Task list:
(A) Decide whether each statement below agrees with the comments. Answer yes or no for each and quote the exact words from the comments that settle it.
(i) A commenter badly chipped a marble counter.
(ii) A commenter's son told her to take a deep breath and calm down.
(iii) A commenter says a picture perfect childhood is the goal.
(B) In the comments, reproduce the passage from "WOW! This post" to "a few days." word for word.
(C) List every food or meal mentioned in the comments.

WOW! This post knocked me off my feet in the best, most bittersweet Mom way possible. I hold myself (like many Moms) to impossibly high standards. This was a great way to reframe my Type A, must be the best, eldest daughter mind. You are always bringing up the best thinking points, Jen! I am usually going back to them over a few days.

Kelly
Kelly
1 year ago

Jen, I needed this today. I’m prone to putting too much pressure on myself, and it doesn’t make me a better mother; it just makes moments more heightened and fraught. I try to remind myself that today’s intensive parenting is the issue, that I can’t smooth every moment for my children and husband, nor should I. A picture perfect childhood is not the goal. My son loves the nights I make hot dogs perhaps more than the nights I make an elaborate meal, since I’m more able to laugh and breathe. He can’t see the yardsticks I’m measuring myself against.

I loved your post yesterday *and* it filled me with a bit of panic. I am so bad at *not* saying the thing that doesn’t need to be said. My worries overflow. I badly chipped our marble counter yesterday. My son was grabbing me around the neck and poking me with his toy broom. I shouted. My son told me to take a deep breath and calm down. Everything was dire. I told my husband I was in deep despair. And then my period arrived a week early and a light shone: I’m not terrible, my body just makes me feel that way sometimes. I had a shower and a high protein meal and suddenly all was right with the world. And suddenly, being needed was once again a gift instead of a burden.

PS that polo looks sooooo nice poolside! I’ll be trying to snag something similar for Father’s Day.

Given data:
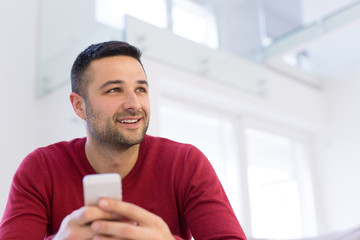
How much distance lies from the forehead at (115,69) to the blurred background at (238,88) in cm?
135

Task-by-task solutions:
(A)
(i) Yes: "I badly chipped our marble counter yesterday."
(ii) Yes: "My son told me to take a deep breath and calm down."
(iii) No: "A picture perfect childhood is not the goal."

(B)
WOW! This post knocked me off my feet in the best, most bittersweet Mom way possible. I hold myself (like many Moms) to impossibly high standards. This was a great way to reframe my Type A, must be the best, eldest daughter mind. You are always bringing up the best thinking points, Jen! I am usually going back to them over a few days.

(C)
- hot dogs
- an elaborate meal
- a high protein meal